### [Required work]
Which items below contain the string "along"? Extract each of those items in full, treating case as significant.

[Data for quantitative reasoning about charts]
_ _ _ _ _ _ _
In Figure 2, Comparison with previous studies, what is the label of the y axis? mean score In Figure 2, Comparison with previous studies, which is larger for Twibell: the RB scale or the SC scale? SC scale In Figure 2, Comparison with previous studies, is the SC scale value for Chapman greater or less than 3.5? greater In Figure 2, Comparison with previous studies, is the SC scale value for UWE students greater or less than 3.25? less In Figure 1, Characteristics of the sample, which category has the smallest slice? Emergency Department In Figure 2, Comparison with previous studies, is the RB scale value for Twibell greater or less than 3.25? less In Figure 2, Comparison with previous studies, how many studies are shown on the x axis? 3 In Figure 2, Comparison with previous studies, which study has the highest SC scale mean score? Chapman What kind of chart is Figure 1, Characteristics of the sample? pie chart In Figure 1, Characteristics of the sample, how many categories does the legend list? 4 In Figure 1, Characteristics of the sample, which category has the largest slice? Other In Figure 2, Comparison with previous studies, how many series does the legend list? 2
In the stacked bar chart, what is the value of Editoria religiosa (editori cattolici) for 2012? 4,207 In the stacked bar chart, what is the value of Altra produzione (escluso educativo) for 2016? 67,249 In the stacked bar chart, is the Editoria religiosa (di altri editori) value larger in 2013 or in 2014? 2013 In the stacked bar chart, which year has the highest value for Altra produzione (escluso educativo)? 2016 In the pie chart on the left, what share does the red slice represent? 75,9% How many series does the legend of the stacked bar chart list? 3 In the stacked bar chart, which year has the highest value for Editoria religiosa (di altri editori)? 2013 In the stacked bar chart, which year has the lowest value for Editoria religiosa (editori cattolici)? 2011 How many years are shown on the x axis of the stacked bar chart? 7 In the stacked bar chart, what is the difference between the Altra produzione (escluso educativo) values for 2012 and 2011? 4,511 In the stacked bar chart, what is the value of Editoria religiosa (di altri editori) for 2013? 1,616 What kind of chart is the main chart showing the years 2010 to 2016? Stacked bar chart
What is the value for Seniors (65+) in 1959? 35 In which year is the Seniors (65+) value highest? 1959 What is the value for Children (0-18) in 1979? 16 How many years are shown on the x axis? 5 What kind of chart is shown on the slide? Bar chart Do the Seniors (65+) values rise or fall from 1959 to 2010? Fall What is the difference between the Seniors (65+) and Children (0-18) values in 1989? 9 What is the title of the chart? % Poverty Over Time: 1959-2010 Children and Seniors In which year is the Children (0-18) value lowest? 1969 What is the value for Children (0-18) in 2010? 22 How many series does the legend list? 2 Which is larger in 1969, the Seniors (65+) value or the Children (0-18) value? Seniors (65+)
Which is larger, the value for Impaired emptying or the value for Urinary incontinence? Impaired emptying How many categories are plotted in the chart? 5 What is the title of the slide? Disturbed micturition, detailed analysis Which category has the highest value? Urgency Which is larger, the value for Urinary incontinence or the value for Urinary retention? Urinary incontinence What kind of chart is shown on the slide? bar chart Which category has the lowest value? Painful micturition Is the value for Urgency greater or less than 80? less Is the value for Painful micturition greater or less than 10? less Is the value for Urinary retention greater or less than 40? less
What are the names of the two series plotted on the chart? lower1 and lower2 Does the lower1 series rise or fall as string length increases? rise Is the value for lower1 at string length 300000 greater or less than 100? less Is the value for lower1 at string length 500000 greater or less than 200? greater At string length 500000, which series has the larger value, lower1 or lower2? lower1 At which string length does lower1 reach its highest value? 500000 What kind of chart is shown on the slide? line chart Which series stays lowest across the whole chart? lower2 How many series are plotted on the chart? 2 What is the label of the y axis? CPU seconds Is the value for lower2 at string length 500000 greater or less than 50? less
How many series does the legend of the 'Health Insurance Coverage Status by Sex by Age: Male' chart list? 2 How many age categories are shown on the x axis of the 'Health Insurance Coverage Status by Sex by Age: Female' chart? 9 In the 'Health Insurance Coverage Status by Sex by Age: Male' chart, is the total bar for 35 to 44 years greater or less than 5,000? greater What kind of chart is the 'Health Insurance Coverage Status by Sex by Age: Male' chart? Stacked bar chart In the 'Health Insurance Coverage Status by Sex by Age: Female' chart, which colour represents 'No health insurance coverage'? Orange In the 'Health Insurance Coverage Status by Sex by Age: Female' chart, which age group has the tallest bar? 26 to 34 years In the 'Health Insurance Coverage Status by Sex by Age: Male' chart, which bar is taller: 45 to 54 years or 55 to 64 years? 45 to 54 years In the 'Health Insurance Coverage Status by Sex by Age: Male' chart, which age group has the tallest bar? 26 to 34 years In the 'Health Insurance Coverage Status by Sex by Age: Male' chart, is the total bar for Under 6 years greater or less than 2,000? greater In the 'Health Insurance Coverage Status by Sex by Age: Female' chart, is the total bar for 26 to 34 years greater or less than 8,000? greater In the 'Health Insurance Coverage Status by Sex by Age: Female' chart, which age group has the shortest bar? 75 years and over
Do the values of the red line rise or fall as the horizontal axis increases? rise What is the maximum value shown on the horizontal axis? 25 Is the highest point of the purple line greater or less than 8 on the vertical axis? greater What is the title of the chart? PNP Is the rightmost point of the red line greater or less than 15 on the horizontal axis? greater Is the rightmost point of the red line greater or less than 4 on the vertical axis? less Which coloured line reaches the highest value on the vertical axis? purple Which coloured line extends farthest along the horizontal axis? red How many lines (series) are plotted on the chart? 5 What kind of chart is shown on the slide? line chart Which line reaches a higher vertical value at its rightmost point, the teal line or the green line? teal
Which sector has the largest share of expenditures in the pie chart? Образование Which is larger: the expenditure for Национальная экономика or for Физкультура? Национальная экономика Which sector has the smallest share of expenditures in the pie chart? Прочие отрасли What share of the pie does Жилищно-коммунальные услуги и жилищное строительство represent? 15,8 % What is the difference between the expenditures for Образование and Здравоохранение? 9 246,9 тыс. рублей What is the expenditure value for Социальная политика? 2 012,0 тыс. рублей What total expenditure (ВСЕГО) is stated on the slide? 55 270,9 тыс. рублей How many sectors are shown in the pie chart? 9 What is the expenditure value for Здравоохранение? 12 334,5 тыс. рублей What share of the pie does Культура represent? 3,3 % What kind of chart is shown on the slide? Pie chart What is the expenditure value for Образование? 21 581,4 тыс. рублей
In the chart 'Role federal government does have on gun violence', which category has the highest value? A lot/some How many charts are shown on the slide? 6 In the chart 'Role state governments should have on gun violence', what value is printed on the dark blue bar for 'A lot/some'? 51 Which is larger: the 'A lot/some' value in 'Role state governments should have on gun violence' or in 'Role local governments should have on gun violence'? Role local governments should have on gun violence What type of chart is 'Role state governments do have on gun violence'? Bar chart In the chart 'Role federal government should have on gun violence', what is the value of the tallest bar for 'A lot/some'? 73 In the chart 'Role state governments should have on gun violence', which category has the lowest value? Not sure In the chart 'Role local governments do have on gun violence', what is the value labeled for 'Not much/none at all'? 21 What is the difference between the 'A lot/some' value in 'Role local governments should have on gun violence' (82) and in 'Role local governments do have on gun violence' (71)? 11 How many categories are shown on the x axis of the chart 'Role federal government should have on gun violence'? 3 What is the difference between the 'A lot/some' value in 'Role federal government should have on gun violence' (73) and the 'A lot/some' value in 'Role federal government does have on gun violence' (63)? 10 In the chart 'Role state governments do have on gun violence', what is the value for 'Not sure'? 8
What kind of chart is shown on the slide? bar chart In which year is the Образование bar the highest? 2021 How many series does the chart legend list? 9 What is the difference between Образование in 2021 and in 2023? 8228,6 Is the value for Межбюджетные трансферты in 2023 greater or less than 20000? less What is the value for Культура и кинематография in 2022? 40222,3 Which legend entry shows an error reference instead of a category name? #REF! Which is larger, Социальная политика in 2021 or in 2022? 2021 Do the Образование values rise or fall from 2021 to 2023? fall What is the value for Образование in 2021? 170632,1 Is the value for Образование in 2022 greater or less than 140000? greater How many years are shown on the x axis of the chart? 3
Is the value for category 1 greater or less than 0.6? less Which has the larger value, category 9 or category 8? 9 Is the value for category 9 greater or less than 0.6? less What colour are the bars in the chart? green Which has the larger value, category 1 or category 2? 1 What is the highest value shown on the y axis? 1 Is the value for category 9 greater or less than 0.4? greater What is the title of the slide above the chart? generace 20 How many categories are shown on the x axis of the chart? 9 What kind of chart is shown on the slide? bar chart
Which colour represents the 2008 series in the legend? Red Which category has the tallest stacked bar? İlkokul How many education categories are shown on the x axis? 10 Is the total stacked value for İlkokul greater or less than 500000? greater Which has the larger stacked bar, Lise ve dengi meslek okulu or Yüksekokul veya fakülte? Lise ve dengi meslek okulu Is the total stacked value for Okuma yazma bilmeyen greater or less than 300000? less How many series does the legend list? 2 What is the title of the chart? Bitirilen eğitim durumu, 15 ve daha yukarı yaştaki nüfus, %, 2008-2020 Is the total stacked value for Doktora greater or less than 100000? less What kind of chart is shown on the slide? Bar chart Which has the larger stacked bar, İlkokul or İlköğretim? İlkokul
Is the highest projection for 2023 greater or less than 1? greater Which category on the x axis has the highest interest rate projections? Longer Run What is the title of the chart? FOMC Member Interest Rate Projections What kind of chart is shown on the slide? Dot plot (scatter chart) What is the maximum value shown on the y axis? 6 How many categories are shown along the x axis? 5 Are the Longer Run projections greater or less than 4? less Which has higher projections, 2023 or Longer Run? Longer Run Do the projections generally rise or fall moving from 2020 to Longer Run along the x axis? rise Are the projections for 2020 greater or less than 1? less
_ _ _ _ _ _ _
### [Answer]
Do the values of the red line rise or fall as the horizontal axis increases? rise What is the maximum value shown on the horizontal axis? 25 Is the highest point of the purple line greater or less than 8 on the vertical axis? greater What is the title of the chart? PNP Is the rightmost point of the red line greater or less than 15 on the horizontal axis? greater Is the rightmost point of the red line greater or less than 4 on the vertical axis? less Which coloured line reaches the highest value on the vertical axis? purple Which coloured line extends farthest along the horizontal axis? red How many lines (series) are plotted on the chart? 5 What kind of chart is shown on the slide? line chart Which line reaches a higher vertical value at its rightmost point, the teal line or the green line? teal
Is the highest projection for 2023 greater or less than 1? greater Which category on the x axis has the highest interest rate projections? Longer Run What is the title of the chart? FOMC Member Interest Rate Projections What kind of chart is shown on the slide? Dot plot (scatter chart) What is the maximum value shown on the y axis? 6 How many categories are shown along the x axis? 5 Are the Longer Run projections greater or less than 4? less Which has higher projections, 2023 or Longer Run? Longer Run Do the projections generally rise or fall moving from 2020 to Longer Run along the x axis? rise Are the projections for 2020 greater or less than 1? less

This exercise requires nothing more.